Data to use:
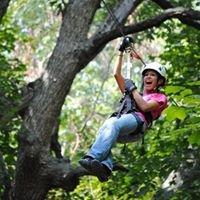 Skyward Adventures Ziplines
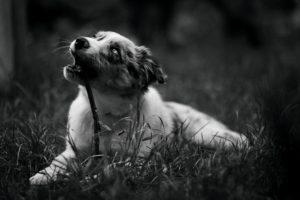 Photo en noir et blanc d'un chiot border collie qui fait ses dents sur un bâton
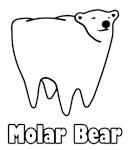 Molar Bear Polar Bear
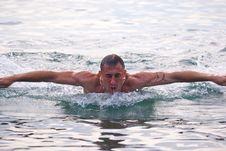 Free Swam Stock Photography - 6435082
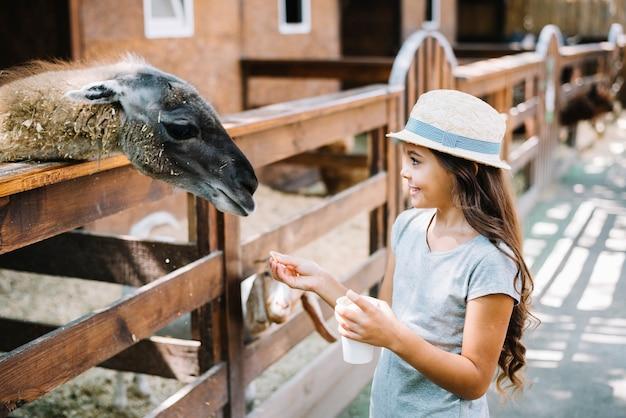 Portrait of a pretty girl feeding food to alpaca in the farm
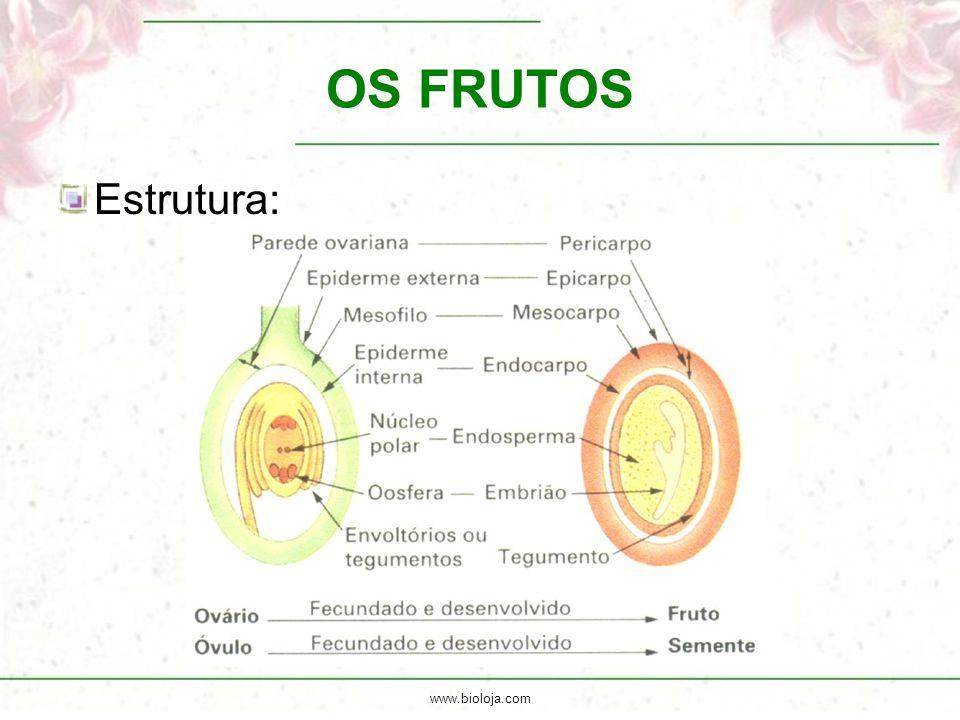 www.bioloja.com OS FRUTOS Estrutura:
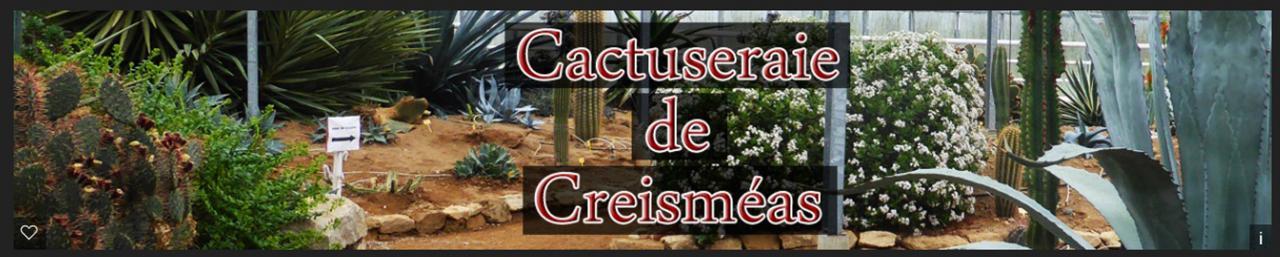 la cactuseraie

Task brief:
Transcribe the material above word for word; images do not belong in the copy.

Result of the task:
 Skyward Adventures Ziplines
 Photo en noir et blanc d'un chiot border collie qui fait ses dents sur un bâton
 Molar Bear Polar Bear
 Free Swam Stock Photography - 6435082
 Portrait of a pretty girl feeding food to alpaca in the farm
 www.bioloja.com OS FRUTOS Estrutura:
 la cactuseraie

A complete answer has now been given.